The sequence with Tim Robbins’ first entry into Paul Newman’s office where his bumbling – accidentally setting papers on fire in a wastepaper basket, his attempts to put the fire out with a water-cooler that has spilt all of its contents by the time he has staggered the length of Newman’s oversized office with it, his attempts to then stamp the fire out that end up with him staggering around the office with his foot stuck in the basket, to his throwing the basket out the window only to have the draught suck the rest of the pages of the document out and Newman in his attempts to recapture the pages ending up hanging out the window with Robbins holding him by his pants that are (as a flashback shows us) about to split because he was too cheapskate to buy double-knit – is a merciless and hilarious sequence that leaves one exhausted by the end of it.
On a technical level, The Hudsucker Proxy is stunning. The sets, reminiscent of Brazil, are incredible. Paul Newman has a soundstage-sized grey office that is only inhabited by a solitary desk and a ticker-tape machine, while outside the partial shadow of the hands of a giant illuminated clock circle fill an entire blank wall of the office in stark exaggerated relief. The Coen Brothers have in the past displayed a love for sets that trail off into patterned perspective, something that this film gives them opportunity to create on a grand scale – like the sets for the mailroom, the newsroom and the accounting department (which is an entire room filled with men in identical suits sitting at identical tables).

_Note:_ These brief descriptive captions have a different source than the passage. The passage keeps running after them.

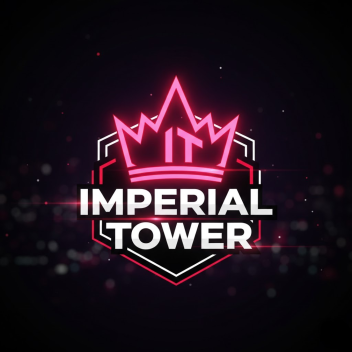 IMPERIAL TOWER [TEST]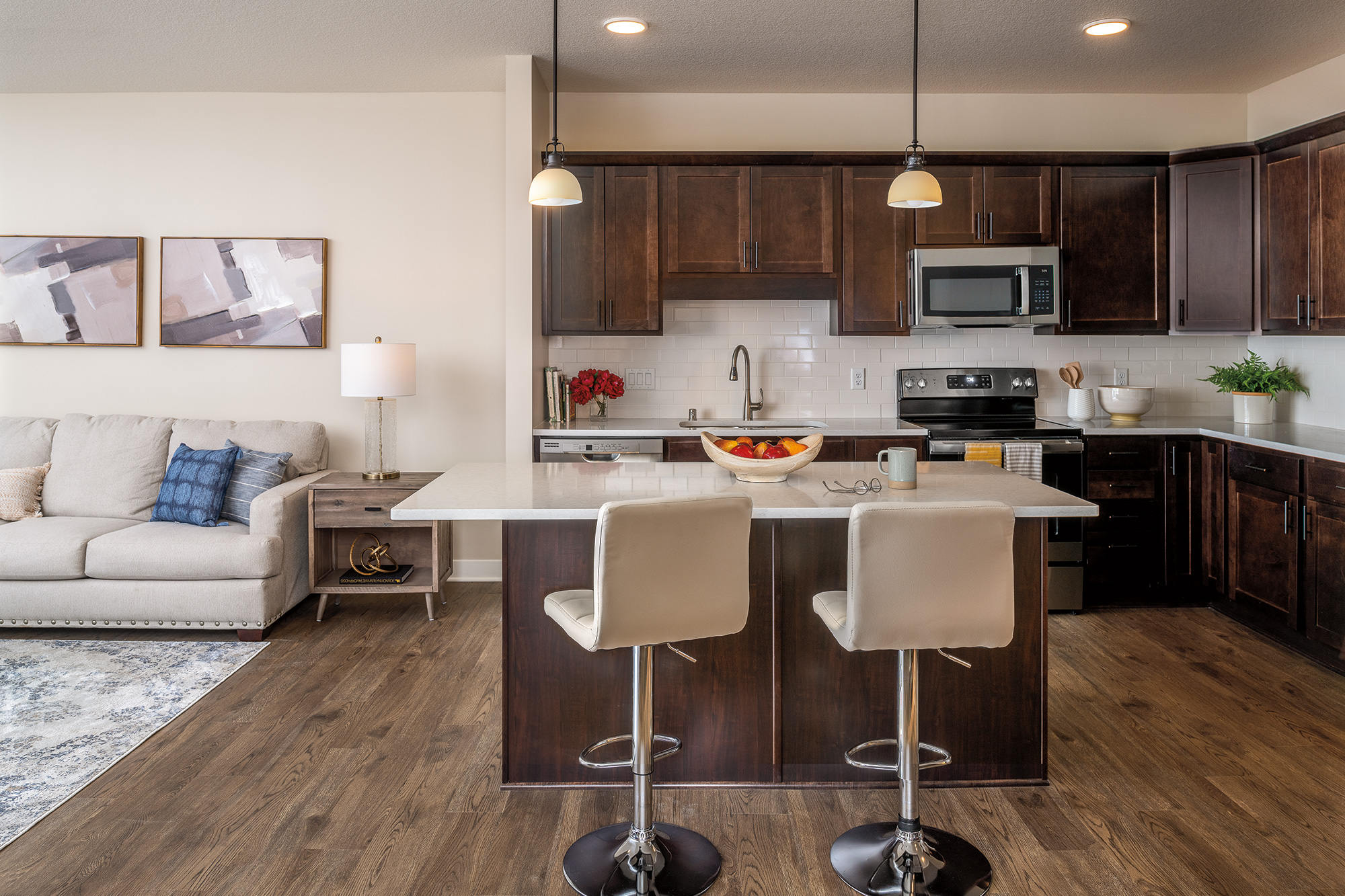 Amira Bloomington, Bloomington, MN 7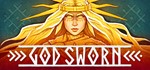 ️ Godsworn | АВТОДОСТАВКА [Россия Steam Gift]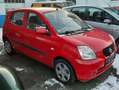 Kia Picanto 1.1 LX Rot - thumbnail 2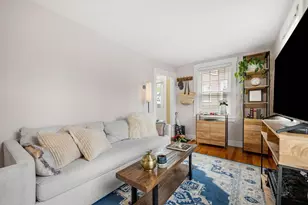 93 Saratoga Way, Portsmouth, NH 03801 - Photo 17
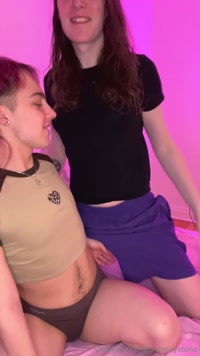 ts_emilystone leak - watch this hot full-length tape with my sweetest @boytoyheav..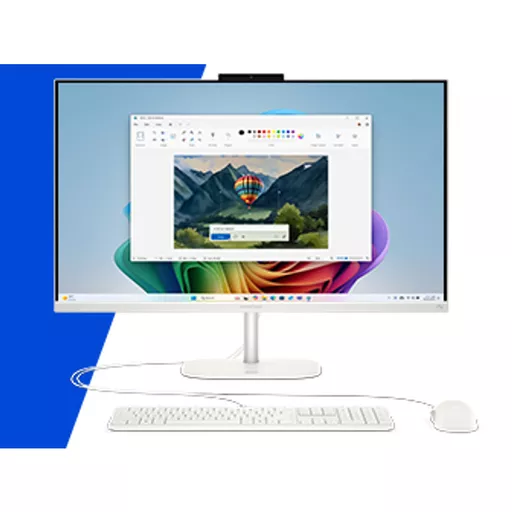 MdPtXEZ1PCeIT5Zkcl0GAg.c-r.png?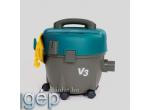 Tennant V3 product image 1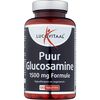 Lucovitaal Glucosamine 1500 mg Tabletten 120 stuks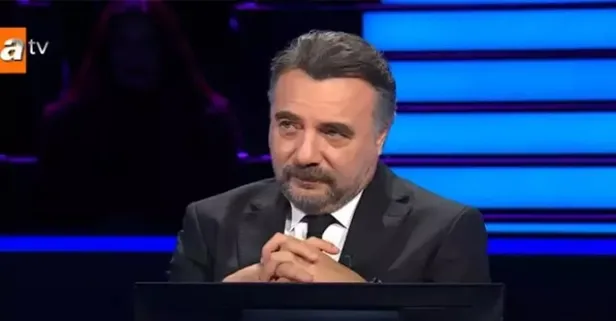 Matematikteki ünlü probleme göre, bir odada en az kaç kişi varsa bunlardan ikisinin miladi doğum gününün aynı gün olma ihtimali hepsininkinin farklı olması ihtimalinden daha fazladır?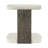 Essence End Table-95300307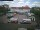Webcam in Bernburg (Saale), 16.3 mi away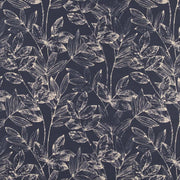 Charlotte - CB800-339 - Fabric by the Yard CB800-339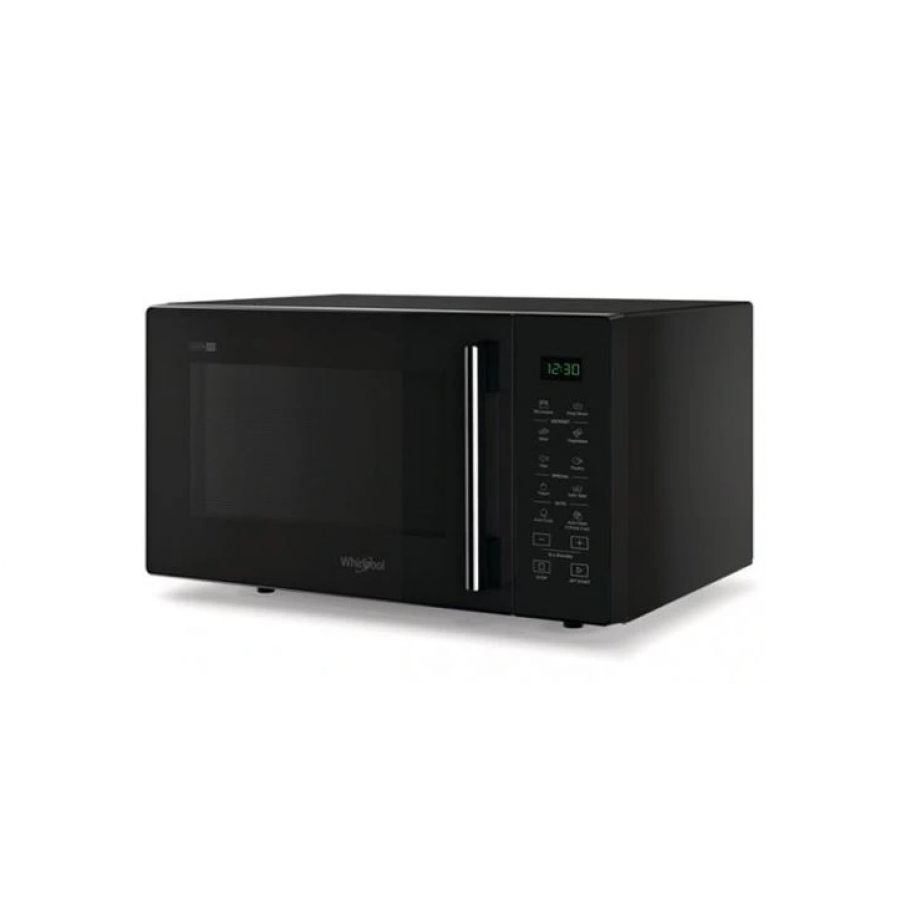 WHIRLPOOL MWP251B n°2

The effects work on the film are extremely good too. Particularly good is the opening shot where the camera moves through the skyscrapers of a snowing New York night sky to close in on the Hudsucker Building and one lit office window that opens as Tim Robbins step out onto the ledge. All of this is done in one model shot, which displays astoundingly good depth perspective.
Among the performances, Tim Robbins gives an appealingly likeable chump performance and Jennifer Jason Leigh plays with motormouth energy alongside him. Best of all is Paul Newman who, as he entered his sixties, had moved from his good-natured leading man roles to this type of (usually Southern) hard-headed leadbelly. Here Newman has an immensely enjoyable time chewing up the truly colossal scenery he is surrounded by.
(Winner in this site’s Top 10 Films of 1994 list. Winner for Best Production Design, Nominee for Best Director (Ethan Coen), Best Original Screenplay, Best Actress (Jennifer Jason Leigh) and Best Supporting Actor (Paul Newman) at this site’s Best of 1994 Awards).